With the storm no doubt keeping some traders home, the floor of the NYSE was relatively subdued. But that made it no less important to be at the heart of Wall Street. Miles and his team are pursuing a new title sponsor for the IndyCar Series to replace Verizon, which will fully focus its efforts in the series with the powerhouse Team Penske going forward in 2019.

The new deal – which includes 8 races per year on the NBC network (with the remaining races going to NBCSN), live streaming of all races, and a direct-to-consumer package with NBC Sports Gold – gave Miles plenty to push for any potential backers. As for Hinchcliffe, he held his own nicely in an interview that also explored IndyCar’s global ambitions, the impact of technology on the sport, and of course, his spin around the ballroom on “Dancing with the Stars.”
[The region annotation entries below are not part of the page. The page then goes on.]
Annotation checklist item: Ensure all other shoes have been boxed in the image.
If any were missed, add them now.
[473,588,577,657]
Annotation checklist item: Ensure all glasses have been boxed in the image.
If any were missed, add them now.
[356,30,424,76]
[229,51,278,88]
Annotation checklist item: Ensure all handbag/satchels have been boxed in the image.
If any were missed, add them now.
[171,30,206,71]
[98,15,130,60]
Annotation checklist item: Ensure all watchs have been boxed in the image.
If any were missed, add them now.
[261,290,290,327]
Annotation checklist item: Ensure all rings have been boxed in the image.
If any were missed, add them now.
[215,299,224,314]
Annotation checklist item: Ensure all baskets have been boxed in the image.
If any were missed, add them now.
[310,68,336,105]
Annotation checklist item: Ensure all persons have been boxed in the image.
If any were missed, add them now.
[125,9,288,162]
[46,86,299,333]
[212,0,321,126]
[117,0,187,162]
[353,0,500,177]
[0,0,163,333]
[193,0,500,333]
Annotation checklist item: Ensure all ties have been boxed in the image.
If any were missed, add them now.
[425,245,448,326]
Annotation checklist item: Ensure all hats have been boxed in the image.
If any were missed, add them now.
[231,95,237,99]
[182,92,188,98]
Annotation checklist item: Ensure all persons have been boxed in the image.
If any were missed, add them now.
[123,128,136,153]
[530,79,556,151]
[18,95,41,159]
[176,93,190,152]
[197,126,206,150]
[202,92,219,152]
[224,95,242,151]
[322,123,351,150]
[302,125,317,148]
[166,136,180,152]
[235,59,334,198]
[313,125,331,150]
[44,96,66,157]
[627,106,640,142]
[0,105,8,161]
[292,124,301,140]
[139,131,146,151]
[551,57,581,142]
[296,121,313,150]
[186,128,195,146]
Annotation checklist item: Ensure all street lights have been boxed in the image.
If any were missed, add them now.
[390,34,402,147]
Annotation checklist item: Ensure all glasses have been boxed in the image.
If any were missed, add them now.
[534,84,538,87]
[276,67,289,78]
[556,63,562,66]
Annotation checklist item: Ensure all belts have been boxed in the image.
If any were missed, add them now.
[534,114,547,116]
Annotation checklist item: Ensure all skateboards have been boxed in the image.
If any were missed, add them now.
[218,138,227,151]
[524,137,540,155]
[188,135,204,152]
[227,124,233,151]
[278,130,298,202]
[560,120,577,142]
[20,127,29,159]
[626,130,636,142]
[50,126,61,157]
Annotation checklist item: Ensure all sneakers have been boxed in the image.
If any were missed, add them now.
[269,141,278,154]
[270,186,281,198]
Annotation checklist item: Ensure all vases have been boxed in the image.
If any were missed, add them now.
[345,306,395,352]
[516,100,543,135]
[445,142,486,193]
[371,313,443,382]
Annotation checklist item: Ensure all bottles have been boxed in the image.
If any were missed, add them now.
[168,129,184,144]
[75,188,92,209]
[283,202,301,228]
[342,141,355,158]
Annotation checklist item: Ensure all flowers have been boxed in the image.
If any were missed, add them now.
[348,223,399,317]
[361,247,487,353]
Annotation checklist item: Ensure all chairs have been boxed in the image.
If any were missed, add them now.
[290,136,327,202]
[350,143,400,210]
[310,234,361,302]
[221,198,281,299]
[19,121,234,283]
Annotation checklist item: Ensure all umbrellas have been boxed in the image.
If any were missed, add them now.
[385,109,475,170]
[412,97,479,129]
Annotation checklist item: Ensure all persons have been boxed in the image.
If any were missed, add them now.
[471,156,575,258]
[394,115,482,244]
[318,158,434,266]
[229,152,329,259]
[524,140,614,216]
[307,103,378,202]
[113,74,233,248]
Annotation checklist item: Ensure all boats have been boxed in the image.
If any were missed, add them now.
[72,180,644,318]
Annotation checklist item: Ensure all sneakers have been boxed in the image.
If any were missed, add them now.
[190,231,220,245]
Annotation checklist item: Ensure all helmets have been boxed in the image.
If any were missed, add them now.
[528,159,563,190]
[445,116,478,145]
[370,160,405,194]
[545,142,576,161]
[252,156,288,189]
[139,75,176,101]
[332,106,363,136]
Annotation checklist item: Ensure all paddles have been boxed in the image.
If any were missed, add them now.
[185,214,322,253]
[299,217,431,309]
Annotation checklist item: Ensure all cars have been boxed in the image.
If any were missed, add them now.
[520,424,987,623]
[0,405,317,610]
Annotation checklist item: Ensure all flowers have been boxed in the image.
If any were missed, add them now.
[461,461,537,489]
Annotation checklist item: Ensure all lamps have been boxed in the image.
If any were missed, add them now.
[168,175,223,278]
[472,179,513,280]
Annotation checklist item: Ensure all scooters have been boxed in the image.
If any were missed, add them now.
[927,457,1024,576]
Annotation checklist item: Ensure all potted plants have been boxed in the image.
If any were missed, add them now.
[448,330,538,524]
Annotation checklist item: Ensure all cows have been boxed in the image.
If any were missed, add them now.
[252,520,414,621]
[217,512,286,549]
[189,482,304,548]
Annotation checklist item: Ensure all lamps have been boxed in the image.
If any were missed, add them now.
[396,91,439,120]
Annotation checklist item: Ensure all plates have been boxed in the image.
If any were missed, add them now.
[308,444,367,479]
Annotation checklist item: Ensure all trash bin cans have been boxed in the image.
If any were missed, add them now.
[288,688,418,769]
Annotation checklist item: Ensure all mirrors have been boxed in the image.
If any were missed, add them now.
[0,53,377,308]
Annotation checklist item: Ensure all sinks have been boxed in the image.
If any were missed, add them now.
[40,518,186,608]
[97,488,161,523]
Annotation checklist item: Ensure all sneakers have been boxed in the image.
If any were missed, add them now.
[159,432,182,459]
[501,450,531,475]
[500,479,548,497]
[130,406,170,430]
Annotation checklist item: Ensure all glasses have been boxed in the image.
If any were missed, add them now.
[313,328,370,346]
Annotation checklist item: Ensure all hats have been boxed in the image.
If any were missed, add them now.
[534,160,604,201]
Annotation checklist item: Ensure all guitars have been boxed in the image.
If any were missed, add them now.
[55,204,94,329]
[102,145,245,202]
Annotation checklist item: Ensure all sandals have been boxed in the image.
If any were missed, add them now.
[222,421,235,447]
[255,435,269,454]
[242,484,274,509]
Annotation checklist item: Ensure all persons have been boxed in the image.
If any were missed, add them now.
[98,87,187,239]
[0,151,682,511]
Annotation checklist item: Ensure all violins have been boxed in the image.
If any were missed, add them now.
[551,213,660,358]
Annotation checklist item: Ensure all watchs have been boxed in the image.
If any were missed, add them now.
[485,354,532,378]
On the ride back to 30 Rock, Miles was confident that NBC can play a big role in attracting a sponsor that can help the series keep growing.

“With respect to our work in finding the best title sponsor, it’s really important – and this has not been talked about much – but we expect to work with hand in glove with NBC’s sales,” he explained. “We have the opportunity to create packages which are both broadcast sponsorship and series sponsorship, I think, in a way that doesn’t come along very often.

“Usually, the media deal and the sponsorship deal doesn’t align like this, so we’re really excited about the offering we’ll have and the approach to the market we can take.”

Should the partnership with NBC bear fruit on that front and others, it will only add to the upswing that the IndyCar Series has had in recent years.

Hinchcliffe has been a witness to that. He entered the series in 2011, when it was trying to find its footing after the sport’s reunification three years earlier. After 13 years of CART vs. the Indy Racing League, getting everything back under one roof was not a smooth process.

But fast-forward seven years, and things have changed for the better. TV ratings and digital viewers have gone up. Race scheduling has become more stable and enhanced with the return of traditional open-wheel markets. And this year’s debut of the universal aero kit aims to pump up the action on the track, while also giving the cars a cleaner, meaner look.

Now, with NBC all in, Hinchcliffe is bullish on his sport’s future.

“This is a game-changing thing for us,” he declared. “If you look at the last four or five years, we’ve seen a steady growth in pretty much every measureable metric that there is – in a time where, globally, motorsports is in a bit of a downturn.

“The fact that IndyCar was able to rally against a global dip in motorsports interest, attendance, sponsorship – it speaks volumes to what we have been doing and this is just gonna take us to that next level.”